Mendez Efrain, Ortiz Alexandro, Ponce Pedro, Acosta Juan, Molina Arturo
School of Engineering and Sciences, Tecnologico de Monterrey, Mexico city 14380, Mexico.
Sensors (Basel). 2019 Jul 14;19(14):3110. doi: 10.3390/s19143110.
Artificial neural networks (ANN) are widely used to classify high non-linear systems by using a set of input/output data. Moreover, they are trained using several optimization methodologies and this paper presents a novel algorithm for training ANN through an earthquake optimization method. Usually, gradient optimization method is implemented for the training process, with perhaps the large number of iterations leading to slow convergence, and not always achieving the optimal solution. Since metaheuristic optimization methods deal with searching for weight values in a broad optimization space, the training computational effort is reduced and ensures an optimal solution. This work shows an efficient training process that is a suitable solution for detection of mobile phone usage while driving. The main advantage of training ANN using the Earthquake Algorithm (EA) lies in its versatility to search in a fine or aggressive way, which extends its field of application. Additionally, a basic example of a linear classification is illustrated using the proposal-training method, so the number of applications could be expanded to nano-sensors, such as reversible logic circuit synthesis in which a genetic algorithm had been implemented. The fine search is important for the studied logic gate emulation due to the small searching areas for the linear separation, also demonstrating the convergence capabilities of the algorithm. Experimental results validate the proposed method for smart mobile phone applications that also can be applied for optimization applications.

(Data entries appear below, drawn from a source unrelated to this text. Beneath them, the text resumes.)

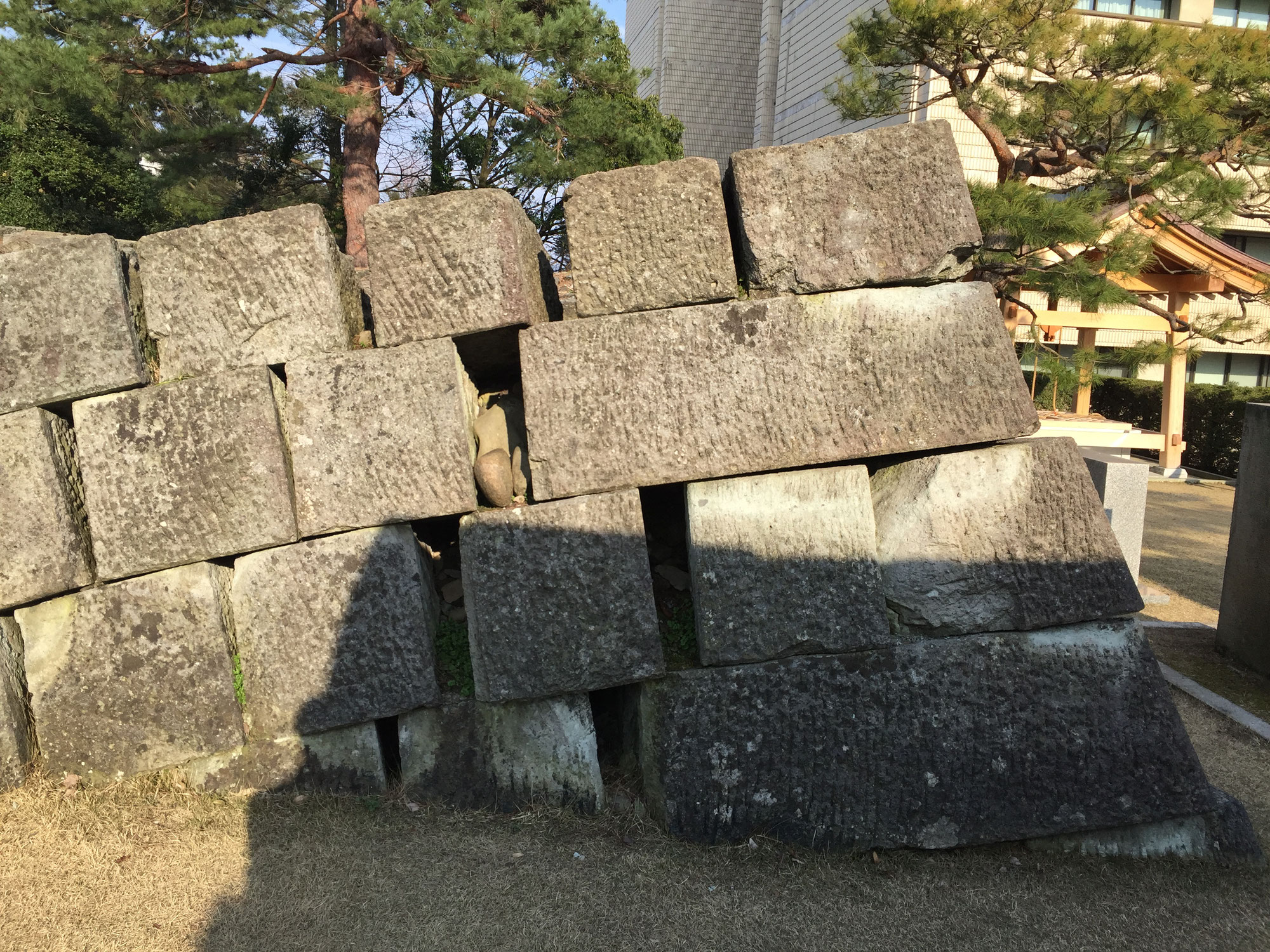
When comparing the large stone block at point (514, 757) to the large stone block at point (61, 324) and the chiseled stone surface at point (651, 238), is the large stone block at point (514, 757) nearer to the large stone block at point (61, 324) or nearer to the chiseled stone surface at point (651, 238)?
the chiseled stone surface at point (651, 238)

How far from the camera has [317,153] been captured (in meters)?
10.6

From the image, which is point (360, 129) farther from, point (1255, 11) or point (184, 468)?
point (1255, 11)

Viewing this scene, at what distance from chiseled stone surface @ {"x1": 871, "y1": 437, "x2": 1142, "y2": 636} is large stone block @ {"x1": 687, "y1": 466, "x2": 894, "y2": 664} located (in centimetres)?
12

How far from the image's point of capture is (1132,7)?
500 inches

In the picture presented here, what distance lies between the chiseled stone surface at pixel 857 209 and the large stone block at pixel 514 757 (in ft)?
5.07

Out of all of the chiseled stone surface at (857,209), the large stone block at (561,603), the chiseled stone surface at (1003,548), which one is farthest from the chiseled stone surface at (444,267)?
the chiseled stone surface at (1003,548)

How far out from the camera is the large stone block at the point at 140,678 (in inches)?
105

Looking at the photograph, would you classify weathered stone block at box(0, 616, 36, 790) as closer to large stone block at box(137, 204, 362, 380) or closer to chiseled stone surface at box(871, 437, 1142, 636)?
large stone block at box(137, 204, 362, 380)

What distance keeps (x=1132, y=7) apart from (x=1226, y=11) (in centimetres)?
196

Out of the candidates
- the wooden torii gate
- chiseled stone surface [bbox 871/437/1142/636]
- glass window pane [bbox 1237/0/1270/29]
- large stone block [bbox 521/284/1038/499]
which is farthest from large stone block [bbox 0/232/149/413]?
glass window pane [bbox 1237/0/1270/29]

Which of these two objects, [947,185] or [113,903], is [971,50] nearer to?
[947,185]

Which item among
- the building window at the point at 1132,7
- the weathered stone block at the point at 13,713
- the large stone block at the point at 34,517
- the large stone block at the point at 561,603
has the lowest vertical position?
the weathered stone block at the point at 13,713

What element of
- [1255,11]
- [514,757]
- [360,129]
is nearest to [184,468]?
[514,757]

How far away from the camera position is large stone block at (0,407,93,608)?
8.57ft
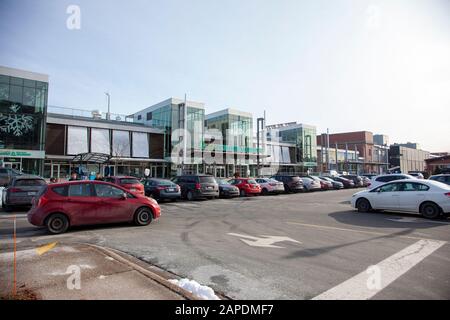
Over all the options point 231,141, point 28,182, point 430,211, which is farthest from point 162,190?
point 231,141

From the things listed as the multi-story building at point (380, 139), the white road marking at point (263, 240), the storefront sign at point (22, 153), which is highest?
the multi-story building at point (380, 139)

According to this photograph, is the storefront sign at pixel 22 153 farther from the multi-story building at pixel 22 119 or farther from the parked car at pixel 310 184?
the parked car at pixel 310 184

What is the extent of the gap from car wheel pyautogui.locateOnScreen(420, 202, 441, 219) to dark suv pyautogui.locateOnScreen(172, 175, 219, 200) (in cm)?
1125

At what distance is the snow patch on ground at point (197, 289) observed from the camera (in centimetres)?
A: 360

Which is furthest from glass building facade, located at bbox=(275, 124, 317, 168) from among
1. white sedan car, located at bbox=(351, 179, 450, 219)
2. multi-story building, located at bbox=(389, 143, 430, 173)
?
white sedan car, located at bbox=(351, 179, 450, 219)

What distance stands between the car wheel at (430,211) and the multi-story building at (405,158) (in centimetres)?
9198

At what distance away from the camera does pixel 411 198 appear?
34.3 ft

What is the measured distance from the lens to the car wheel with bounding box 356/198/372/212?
464 inches

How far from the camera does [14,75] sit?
29.3m

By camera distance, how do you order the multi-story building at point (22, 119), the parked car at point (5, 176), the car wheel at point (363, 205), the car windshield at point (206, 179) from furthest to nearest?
1. the multi-story building at point (22, 119)
2. the parked car at point (5, 176)
3. the car windshield at point (206, 179)
4. the car wheel at point (363, 205)

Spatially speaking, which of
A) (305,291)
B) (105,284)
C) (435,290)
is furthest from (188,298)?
(435,290)

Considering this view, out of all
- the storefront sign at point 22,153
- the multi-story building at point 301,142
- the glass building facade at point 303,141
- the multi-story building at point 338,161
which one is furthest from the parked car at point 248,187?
the multi-story building at point 338,161
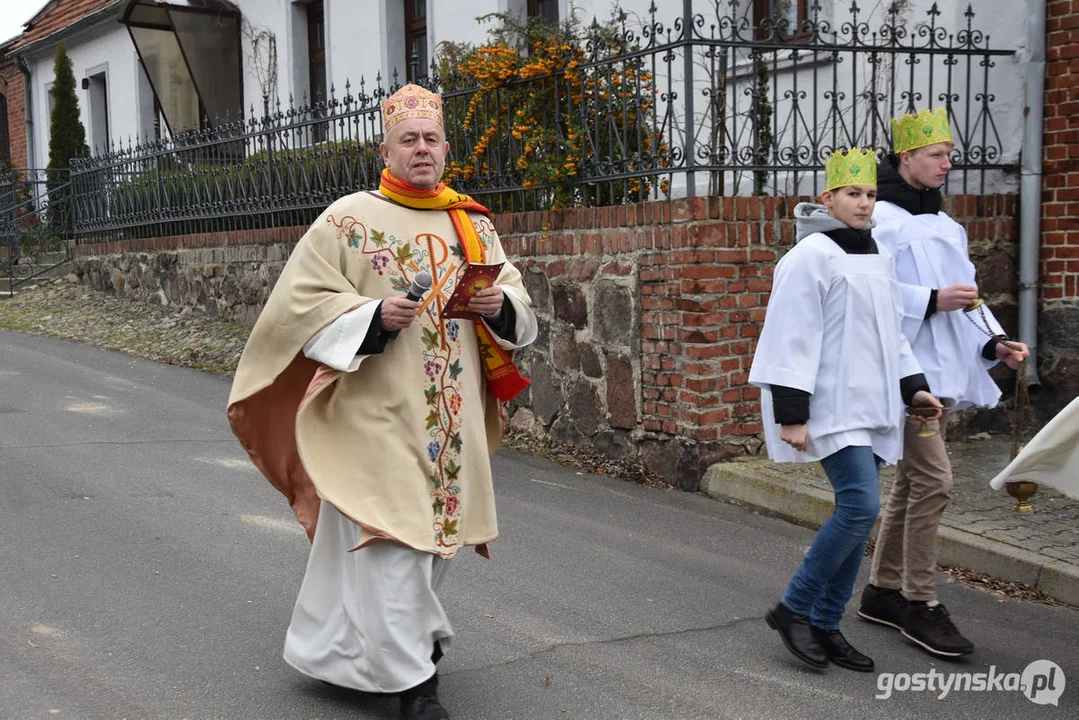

人工神经网络(ANN)被广泛用于通过使用一组输入/输出数据对高度非线性系统进行分类。此外,它们使用多种优化方法进行训练,本文提出了一种通过地震优化方法训练人工神经网络的新算法。通常,在训练过程中采用梯度优化方法,可能由于大量的迭代导致收敛速度慢,并且并不总是能达到最优解。由于元启发式优化方法处理在广阔的优化空间中搜索权重值,因此减少了训练计算量并确保了最优解。这项工作展示了一种高效的训练过程,它是检测驾驶时手机使用情况的合适解决方案。使用地震算法(EA)训练人工神经网络的主要优点在于其以精细或激进方式进行搜索的通用性,这扩展了其应用领域。此外,使用所提出的训练方法展示了一个线性分类的基本示例,因此应用数量可以扩展到纳米传感器,例如已经实现遗传算法的可逆逻辑电路合成。由于线性分离的搜索区域较小,精细搜索对于所研究的逻辑门仿真很重要,这也证明了该算法的收敛能力。实验结果验证了所提出的方法适用于智能移动电话应用,该方法也可应用于优化应用。